As described above, the sieve is a precomputed table that specifies N for which no Delay Records are possible and thus, can be skipped.

A 19 bit wide sieve turned out to be the optimal size in my GPU implementation. Initially, I thought that the optimal size for the sieve would be the widest sieve that would fit in GPU memory, so I went about creating an app that could create an arbitrarily wide sieve.

Generating a small sieve is simple. To generate a sieve, say 10 bits wide, 1024k + i is calculated, where i loops from 0 to 1023. 10 steps of x/2 or (3x+1)/2 are done. After that a number on the form 3^p + r is obtained. If some of those numbers end up with the same p and r, all of them can be skipped, except the lowest one.

However, this method does not work for generating a large sieve. The reason is that the algorithm is slowed down by a Schlemiel the Painter’s algorithm. For each new entry in the table, the algorithm has to revisit all the previously generated entries. As the number of entries increases, the algorithm keeps slowing down, until it virtually grinds to a halt.

By analyzing the algorithm, I found that it could be implemented in a way that does not require revisiting all the previously generated entries for each new entry. The new algorithm makes it feasible to create large sieves. It works by creating entries that can be sorted in such a way that only a single pass over all the records is necessary.

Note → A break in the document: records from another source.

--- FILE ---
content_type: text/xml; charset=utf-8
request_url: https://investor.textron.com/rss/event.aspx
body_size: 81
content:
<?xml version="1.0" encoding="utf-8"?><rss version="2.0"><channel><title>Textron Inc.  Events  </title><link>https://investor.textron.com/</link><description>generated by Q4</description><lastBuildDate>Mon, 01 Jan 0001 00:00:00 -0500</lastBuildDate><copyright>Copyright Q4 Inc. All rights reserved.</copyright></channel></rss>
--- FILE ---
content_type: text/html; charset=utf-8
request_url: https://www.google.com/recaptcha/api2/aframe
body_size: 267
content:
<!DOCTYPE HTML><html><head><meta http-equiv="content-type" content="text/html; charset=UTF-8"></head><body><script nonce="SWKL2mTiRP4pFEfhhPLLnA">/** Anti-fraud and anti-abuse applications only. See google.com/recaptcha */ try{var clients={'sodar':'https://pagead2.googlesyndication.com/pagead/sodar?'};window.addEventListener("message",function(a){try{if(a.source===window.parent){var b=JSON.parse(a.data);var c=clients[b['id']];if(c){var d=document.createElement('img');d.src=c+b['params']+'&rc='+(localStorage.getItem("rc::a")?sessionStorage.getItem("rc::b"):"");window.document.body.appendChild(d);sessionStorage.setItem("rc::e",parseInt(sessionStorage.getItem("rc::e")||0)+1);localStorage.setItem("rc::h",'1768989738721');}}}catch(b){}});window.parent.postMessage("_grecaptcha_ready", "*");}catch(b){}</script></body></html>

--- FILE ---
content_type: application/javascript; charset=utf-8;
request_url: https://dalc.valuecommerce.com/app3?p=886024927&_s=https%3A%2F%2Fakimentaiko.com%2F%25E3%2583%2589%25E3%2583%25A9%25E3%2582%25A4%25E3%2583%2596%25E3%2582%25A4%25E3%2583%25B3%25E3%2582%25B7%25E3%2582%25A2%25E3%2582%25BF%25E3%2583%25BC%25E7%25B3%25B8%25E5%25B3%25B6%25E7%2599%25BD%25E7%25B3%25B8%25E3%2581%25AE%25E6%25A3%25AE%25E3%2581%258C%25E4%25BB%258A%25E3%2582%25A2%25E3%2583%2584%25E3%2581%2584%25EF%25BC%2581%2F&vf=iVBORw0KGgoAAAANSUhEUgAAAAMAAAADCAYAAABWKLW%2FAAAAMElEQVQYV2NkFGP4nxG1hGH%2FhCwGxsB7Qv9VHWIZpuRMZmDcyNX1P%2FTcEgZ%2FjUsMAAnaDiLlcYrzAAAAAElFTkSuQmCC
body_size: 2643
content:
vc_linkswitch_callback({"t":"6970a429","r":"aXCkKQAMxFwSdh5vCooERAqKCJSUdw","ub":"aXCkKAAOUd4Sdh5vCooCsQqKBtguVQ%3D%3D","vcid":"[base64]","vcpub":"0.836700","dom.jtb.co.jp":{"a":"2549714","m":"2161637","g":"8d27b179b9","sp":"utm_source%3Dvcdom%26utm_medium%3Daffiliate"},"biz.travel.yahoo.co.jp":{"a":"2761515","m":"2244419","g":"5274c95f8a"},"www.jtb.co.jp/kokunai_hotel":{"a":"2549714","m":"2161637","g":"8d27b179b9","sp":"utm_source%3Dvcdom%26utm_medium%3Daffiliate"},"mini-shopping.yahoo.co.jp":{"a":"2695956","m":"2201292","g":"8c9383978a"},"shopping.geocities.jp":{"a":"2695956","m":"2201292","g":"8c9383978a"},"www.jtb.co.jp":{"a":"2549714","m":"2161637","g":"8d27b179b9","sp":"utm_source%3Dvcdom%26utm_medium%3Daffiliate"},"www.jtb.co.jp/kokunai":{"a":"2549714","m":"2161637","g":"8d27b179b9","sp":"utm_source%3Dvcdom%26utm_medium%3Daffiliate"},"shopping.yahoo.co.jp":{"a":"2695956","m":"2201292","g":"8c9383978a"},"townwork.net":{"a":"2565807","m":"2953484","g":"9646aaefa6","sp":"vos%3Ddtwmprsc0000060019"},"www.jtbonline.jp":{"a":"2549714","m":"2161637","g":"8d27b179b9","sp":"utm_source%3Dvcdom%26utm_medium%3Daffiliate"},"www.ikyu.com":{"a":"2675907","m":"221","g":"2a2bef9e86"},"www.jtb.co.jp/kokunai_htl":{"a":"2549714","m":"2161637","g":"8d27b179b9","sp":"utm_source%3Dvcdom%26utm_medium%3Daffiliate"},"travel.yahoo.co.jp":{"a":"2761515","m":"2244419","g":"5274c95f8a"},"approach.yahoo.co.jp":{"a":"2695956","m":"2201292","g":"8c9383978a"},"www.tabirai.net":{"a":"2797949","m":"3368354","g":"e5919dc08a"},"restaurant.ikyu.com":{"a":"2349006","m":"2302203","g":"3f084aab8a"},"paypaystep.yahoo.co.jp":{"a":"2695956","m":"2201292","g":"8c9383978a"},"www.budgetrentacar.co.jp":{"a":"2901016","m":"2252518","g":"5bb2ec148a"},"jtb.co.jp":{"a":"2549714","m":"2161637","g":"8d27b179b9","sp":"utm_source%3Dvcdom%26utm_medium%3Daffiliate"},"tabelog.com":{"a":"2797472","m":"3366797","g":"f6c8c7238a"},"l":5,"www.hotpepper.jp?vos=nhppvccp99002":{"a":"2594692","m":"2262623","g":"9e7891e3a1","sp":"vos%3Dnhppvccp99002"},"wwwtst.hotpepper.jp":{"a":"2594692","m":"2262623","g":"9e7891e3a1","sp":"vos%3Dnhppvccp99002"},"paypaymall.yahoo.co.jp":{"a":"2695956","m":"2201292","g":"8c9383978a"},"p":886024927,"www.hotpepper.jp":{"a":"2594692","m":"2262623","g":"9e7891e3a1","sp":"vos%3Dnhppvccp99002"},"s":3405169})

A sieve that would use 2GB of memory covers 2 (because we remove even numbered bits in the end) * 2GB * 8 (bits per byte) = 32gbit = 2^35 = 34 359 738 368 bits. To generate this sieve, it is necessary to have a sortable table with the same number of entries. Each entry is 16 bytes (optimized using bitfields). 16 bytes * 34 359 738 368 entry = 512GB of temporary storage.

Unless one has a supercomputer with TBs of RAM, it is necessary to use disks for storage. I found a library called STXXL that implements STL for large datasets and includes algorithms that are efficient when using disk based storage. STXXL enabled me to easily create an app that manipulates the data in much the same way as I would with regular STL. The stxxl::sort is not in-place. It requires the same amount of disk space as the size of the data being sorted, to store the sorted runs during sorting. So another 512GB is required during the step that sorts the entries.

The same number of index records is also required, each is 64 bits + 8 bits = 9 bytes. This is less than the extra memory used by sorting the Collatz records, so the peak disk usage is 1TB.

Adding 20% for overhead, I determined that around 1.2TB of disk space was required to generate a 2^35 sieve. At the time when I did this project, disks weren’t that large, so I set up several of my largest disks in a JBOD configuration to hold the temporary data. The single file on there, that was over 1TB at one point, is still the biggest file I’ve seen. It took around two weeks to run the app, during which time the disks were working continuously.

## Todo¶

- There is one unused 32 bit word used for padding in the interleaved step table. It might be worth it to extend the exp3 to this word, so that more steps can be done in one iteration.